Hierarchical learning. That one better explains by an example:
First, we train the network to recognize squares and circles.
Then we train it to recognize a “button”, which consists of this circle and this square:
Next, we feed the network with this picture:
This picture has almost no overlapping inputs with the previous one but it still will be recognized as a “button” (because it still consists of a circle and a square). We don’t need to train the network on all combinations of squares and circles for robust recognition. This property allows to learn new thing much faster when it consists of features, the network already knows.
This example is very simplified. If you interested, I’ll give you the real results and the detailed description of how the network do this task.
For my network, there is no difference between input and output. That property gives it the ability to produce really flexible output, not predefined in any way. And also it allows the network to do such cool things like “imaginable” input. Let me show you:
First, we train the network to recognize a square:
Then we show it a partial square:
It still will be recognized as a square. You may notice, that in case B2 the receptive field doesn’t contain anything. So the network will activate “predicted” input (red dotted line) and proceed to move until it will encounter bottom angle.
By the way, the network controls the moves of the receptive area. That’s like saccades. This move is an output, but simultaneously it’s an input (because the next prediction clearly depends on the direction of the move). This approach actually makes visual recognition very robust.
Generalization and inhibition. Appears to be that generalization cannot be “automatic”. It has to be dynamic. That one is very contrary with the HTM, so let’s look at the picture:
In the case A, you would probably recognize figure 1 as some kind of fruit. In the case B, figure 3 is exactly the same as A1, but I suppose you’ll take it for a ball.

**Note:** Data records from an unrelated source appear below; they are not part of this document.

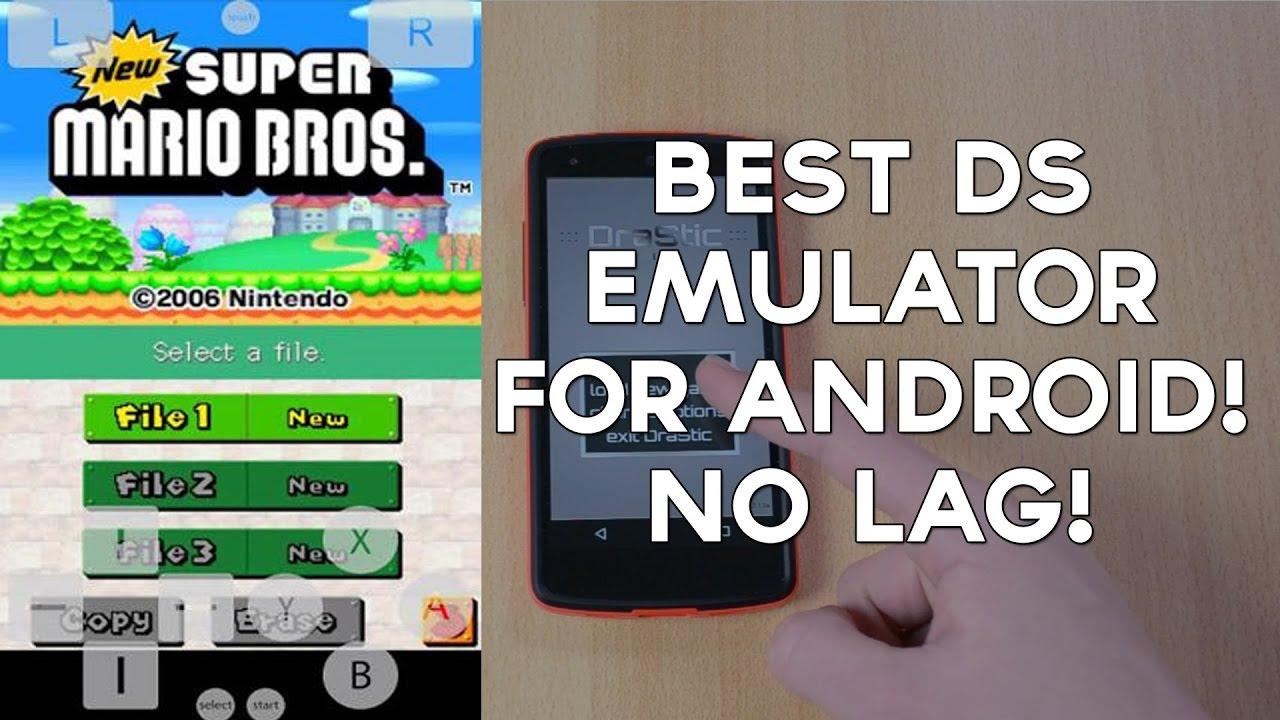 Nintendo DS emulator (ANDROID 2017)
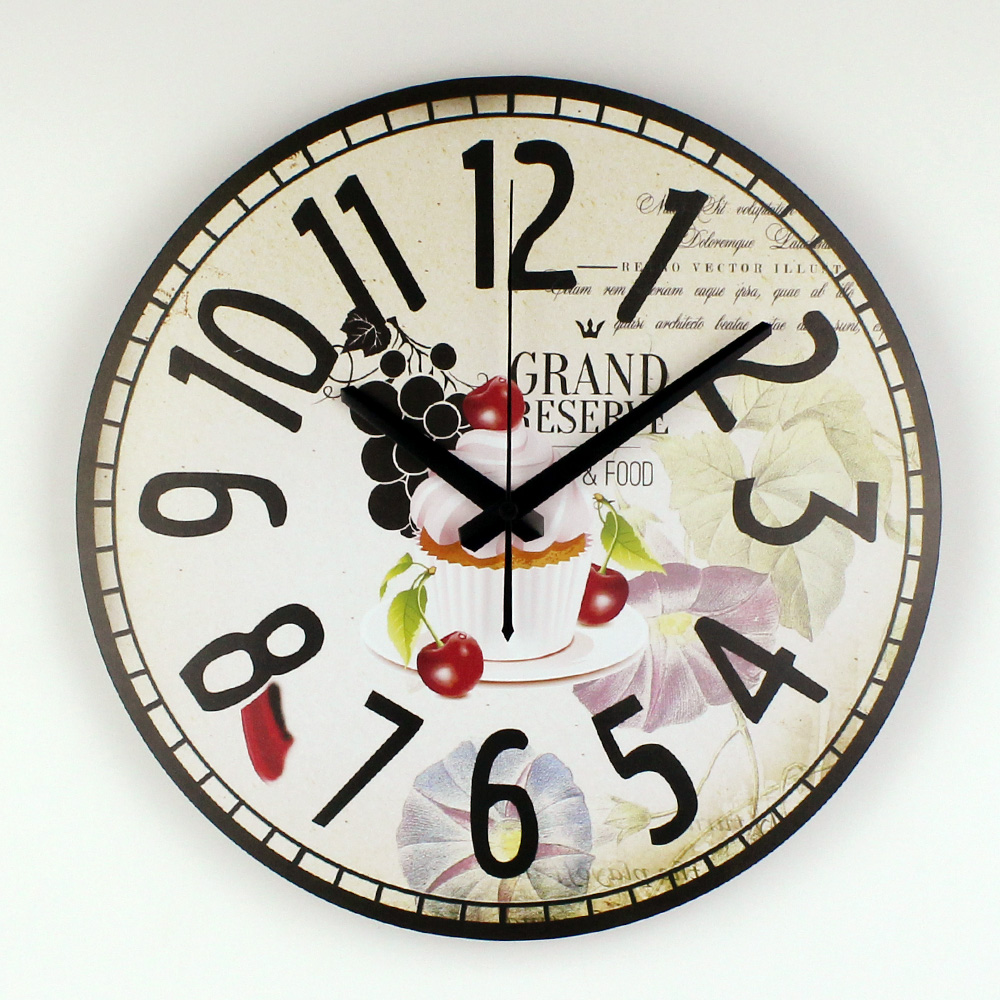 Fashion Ding Hall Decoration Silent Wall Clock Modern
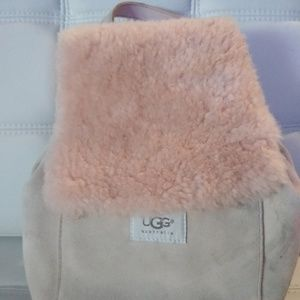 UGG Backpack Purse in pale pink suede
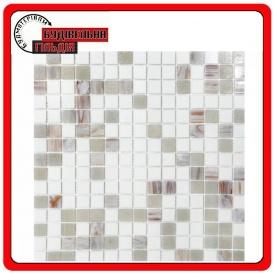 Плитка Мозаика GLmix44 1уп./20шт./2,14m2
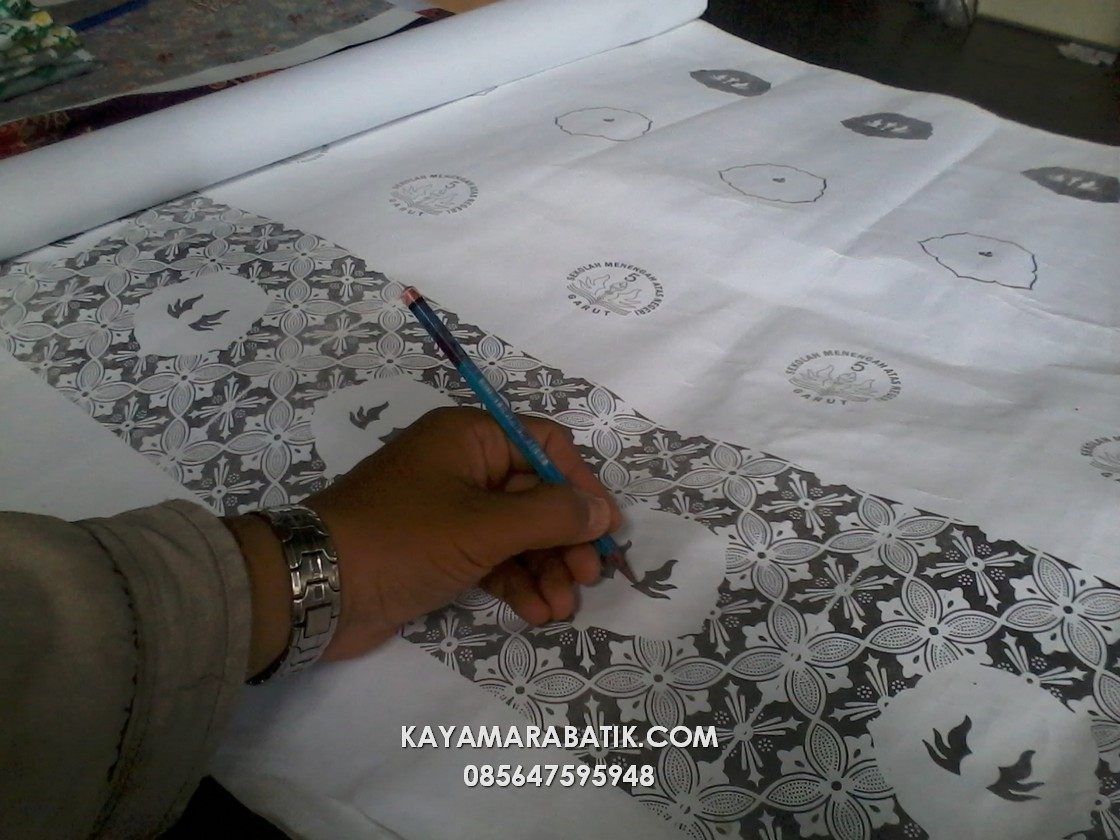 News Kayamara Batik 04 Desain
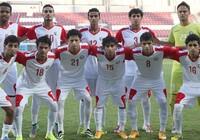 Yemen, đối thủ U-23 VN: 'Chạy trốn để giành quyền được đá bóng'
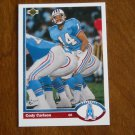 Cody Carlson Houston Oilers Quarterback Card No. 556 - 1991 Upper Deck Football Card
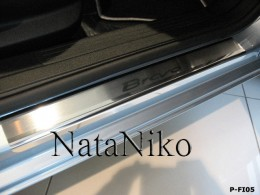 NataNiko Накладки на пороги FIAT BRAVO 2007-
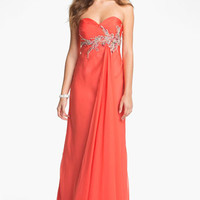 Faviana Embellished Strapless Chiffon Gown (Online Only)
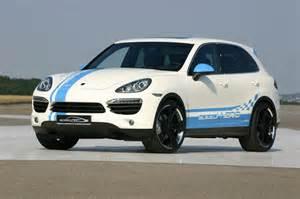Are Porsche Cayenne Cars Speedart Porsche Cayenne Hybrid Car Tuning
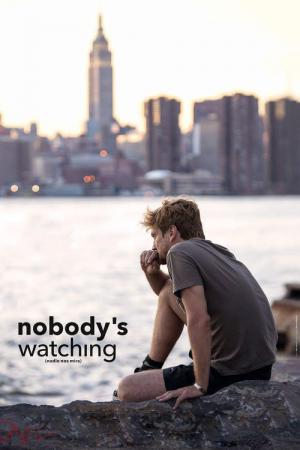 Nobody's Watching (2017)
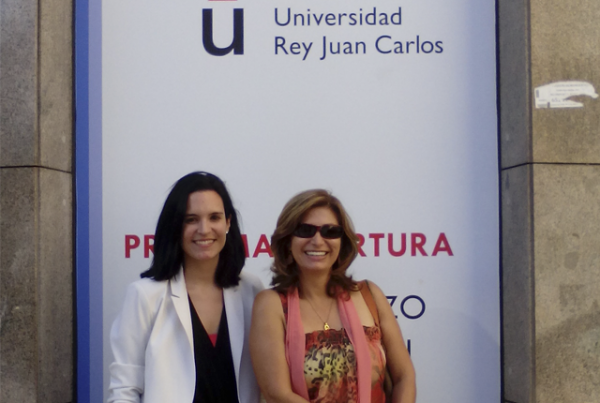 Docente Autónoma habló de economía social en España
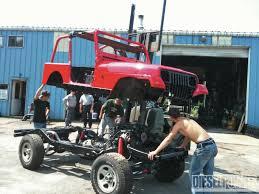 jeep wrangler 4 door mpg 1995 jeep wrangler information and photos zombiedrive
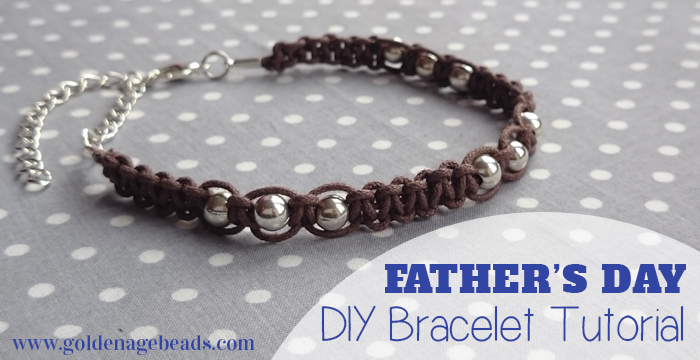 Mens Leather Cord Macrame Bracelet Fathers Day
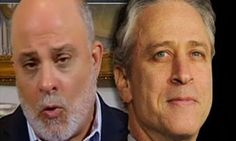 Mark Levin reloads on Jon Stewart and his 'clapping-seal audience': 'Read up, Ivy League Boy'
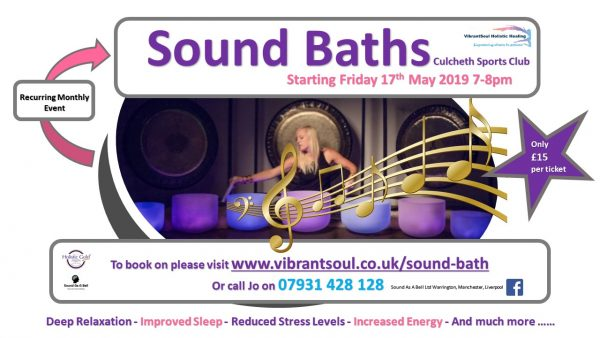 Sound Baths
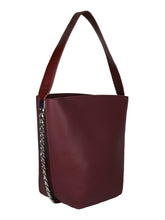 Load image into Gallery viewer, Earthy Tones Handbag-Maroon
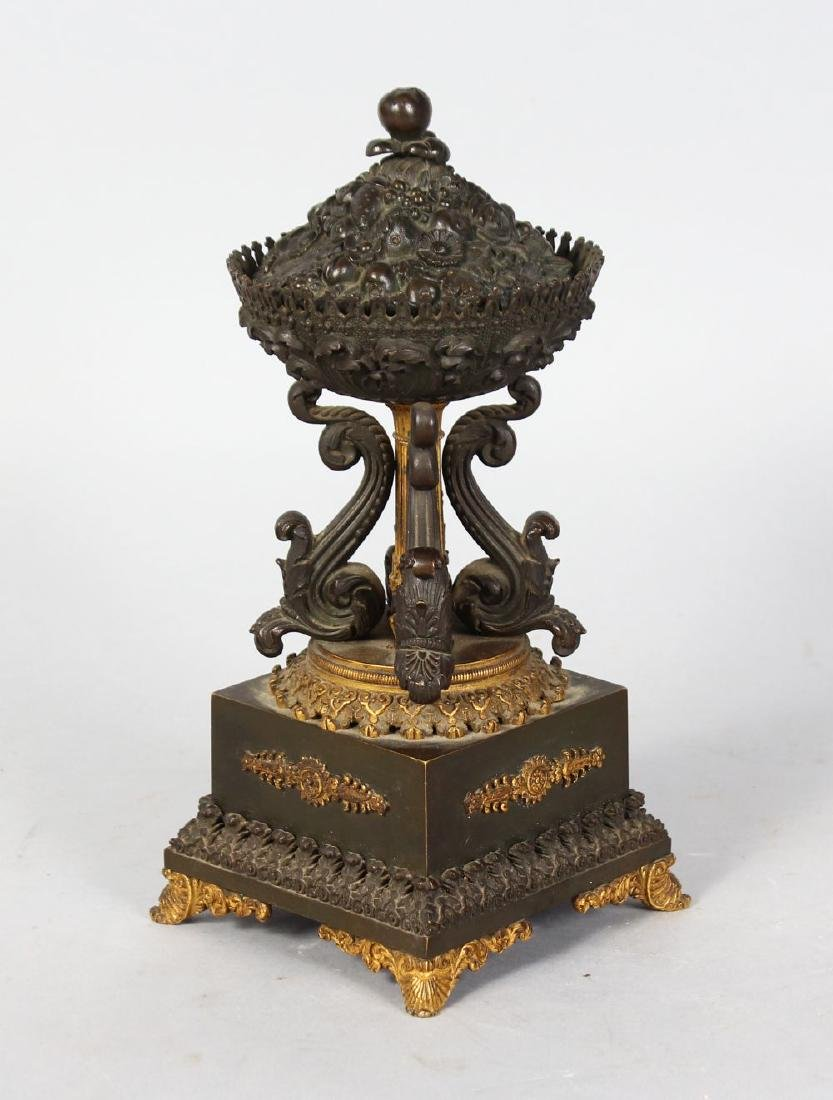A SMALL FRENCH EMPIRE BRONZE BELL, in the form of a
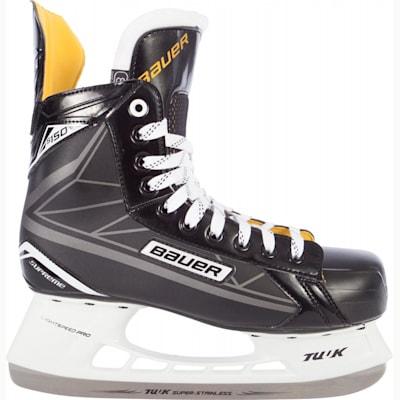 Bauer Supreme S150 Ice Hockey Skates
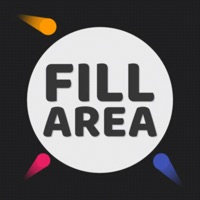 Codes for Can you Fill the Area? Hack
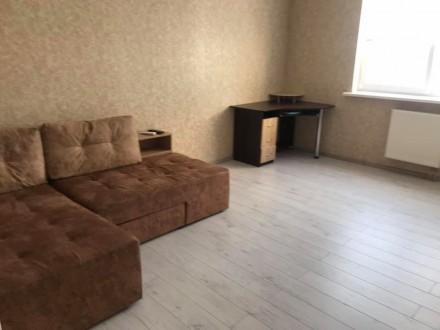 Аренда 2-х комнатной квартиры в новом доме ,две раздельные комнаты ,новый ремонт. Мытница, Черкассы, Черкасская область. фото 13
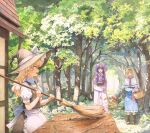 3girls alice_margatroid apron basket blonde_hair blue_dress book broom capelet commentary_request day dress forest hat highres holding holding_basket holding_book holding_broom house kirisame_marisa long_hair mob_cap multiple_girls nature outdoors patchouli_knowledge profile purple_dress purple_hair shiratama_(hockey) short_hair standing sweeping touhou trail tree violet_eyes waist_apron white_capelet witch_hat yellow_eyes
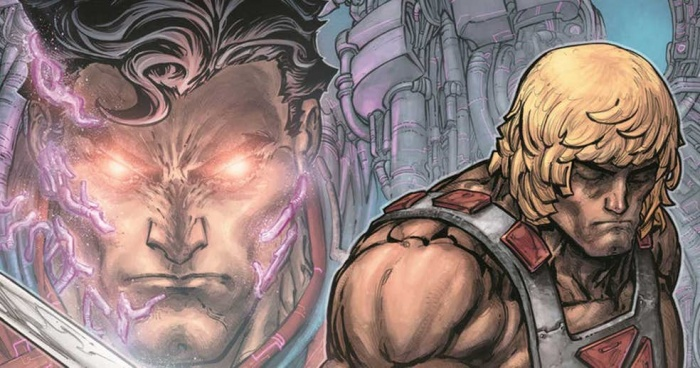 Injustice and he-man
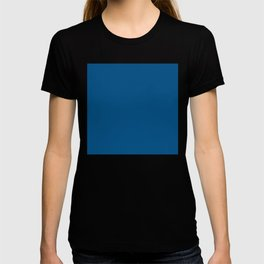 SNORKEL BLUE PANTONE 19-4049 T-shirt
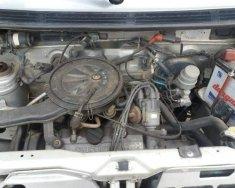 Cần bán gấp Suzuki Wagon R sản xuất năm 2005, màu bạc, giá chỉ 112 triệu giá 112 triệu tại Tp.HCM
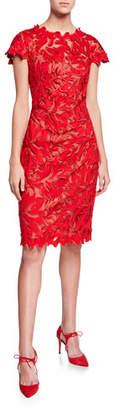 Tadashi Shoji Cap-Sleeve Lace Sheath Dress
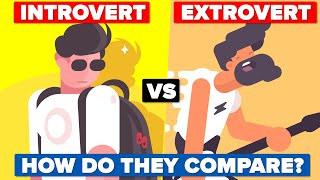 Introverts vs Extroverts - How Do They Compare?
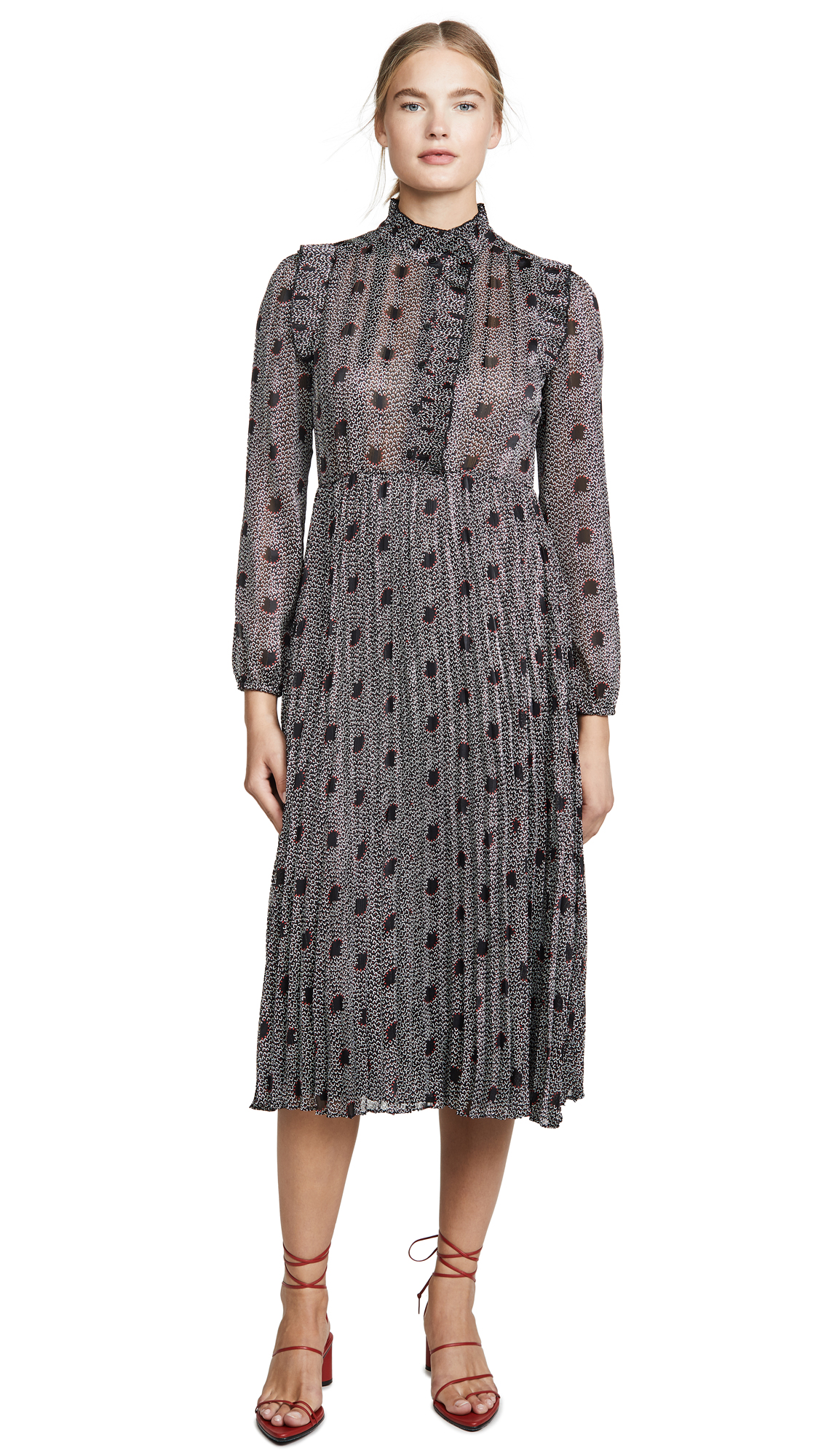 Buy Ba & sh Paris Dress online beautiful Ba & sh Clothing, Dresses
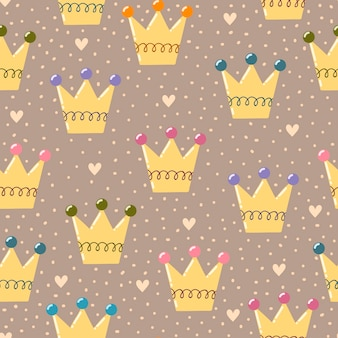 Hand drawn crowns seamless pattern.
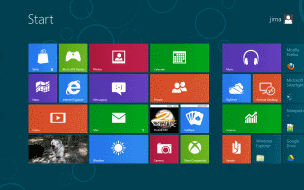 Jim's Windows 8 Preview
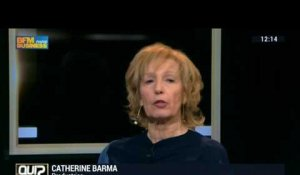 Catherine Barma, productrice (1/2) - 20/02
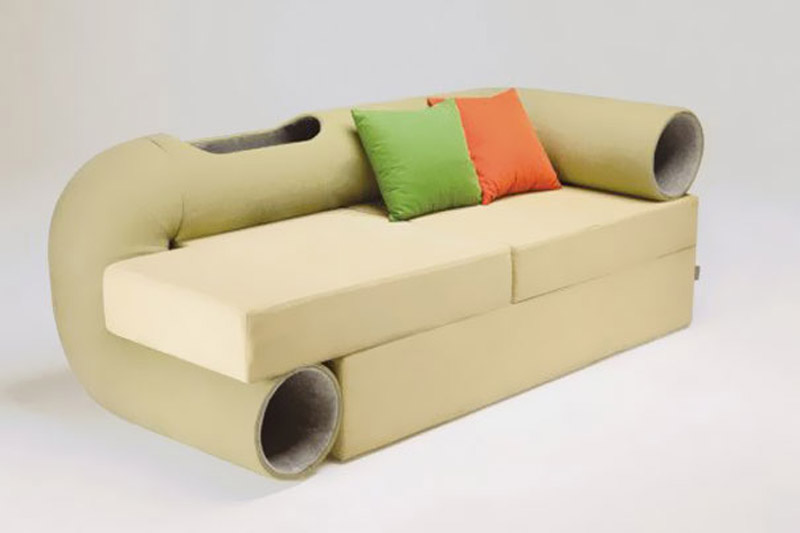 Cat-Furniture-Design-Ideas-11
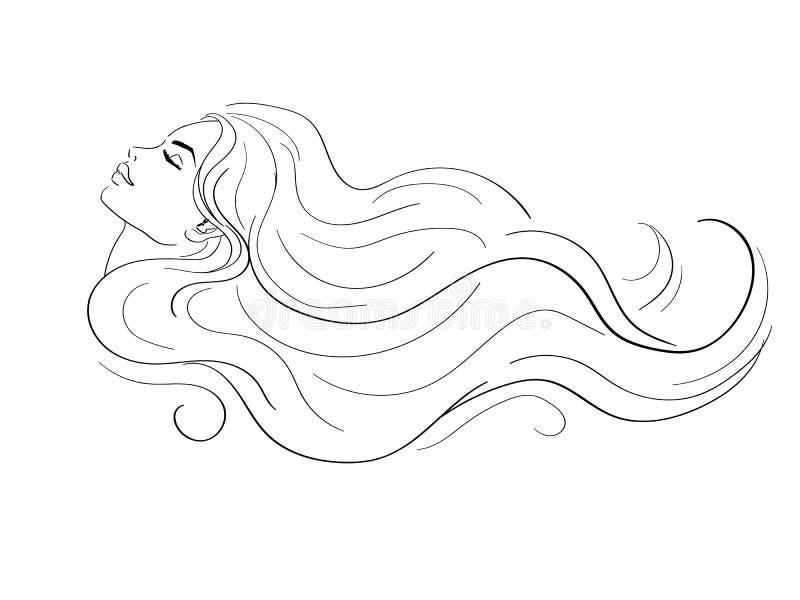 Profil de femme avec de longs cheveux illustration stock
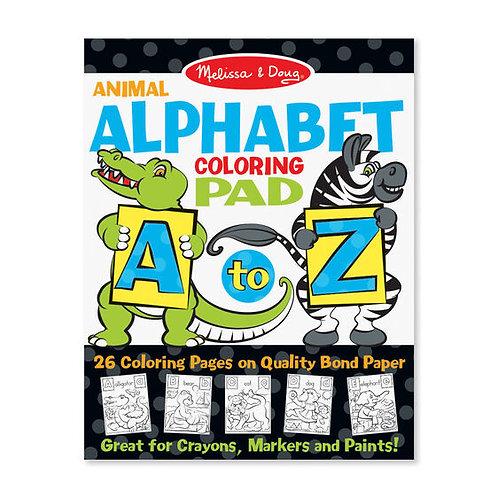 Cuaderno para colorear alfabeto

This task can’t be done by just relying on self-organizing topology. That’s why the model needs inhibitory connections, which can deactivate representation depending on the input and the context.
- “One-shot learning”. Some tasks require learning by just a few examples. Hierarchical learning allows doing that.
- Self-learning. The network can evaluate its own actions. That’s done the same way - through associative activations. Appears to be that property is absolutely necessary for dynamic generalization.
Everything described above can be done by just creating and using associative connections.
The network clearly goes against the biology. But I didn’t intend to model the brain. I was simply trying to make a universal architecture. For the past 3 years, I tested the network on such tasks as classification, visual recognition (with saccades), text dialog, dialog + visual recognition, “animal in a maze”, “Tic-tac-toe” (including quite interesting “blindfold” version), “Pac-Man” game and some logical tasks (including the “Winograd Schema Challenge”).
My network doesn’t wipe out the HTM. I think it’s more like a “look from different point of view”. And I would love to see your “neuroscientific” opinion about my model.
I greatly appreciate any questions and critics. I would be glad to provide more information if you got interested in something specific.
(*) The network doesn’t have usual parameters, like learning rate, count of layers, activation function, etc. But it has only one parameter. That’s a count of representations (neurons), which can be recognized (activated) simultaneously. That one has a huge effect on the complexity of tasks, which the network able to perform. And it actually makes a pretty interesting correlation with some anthropology experiments.
P.S. In addition, on the topic “How the allocentric locations are encoded for SMI?” @rhyolight mentioned that “we’re trying to figure out how and where this location signal is generated”.
My system doesn’t include the location signal. It uses another technic to achieve the same goal. Can I propose my method for your consideration?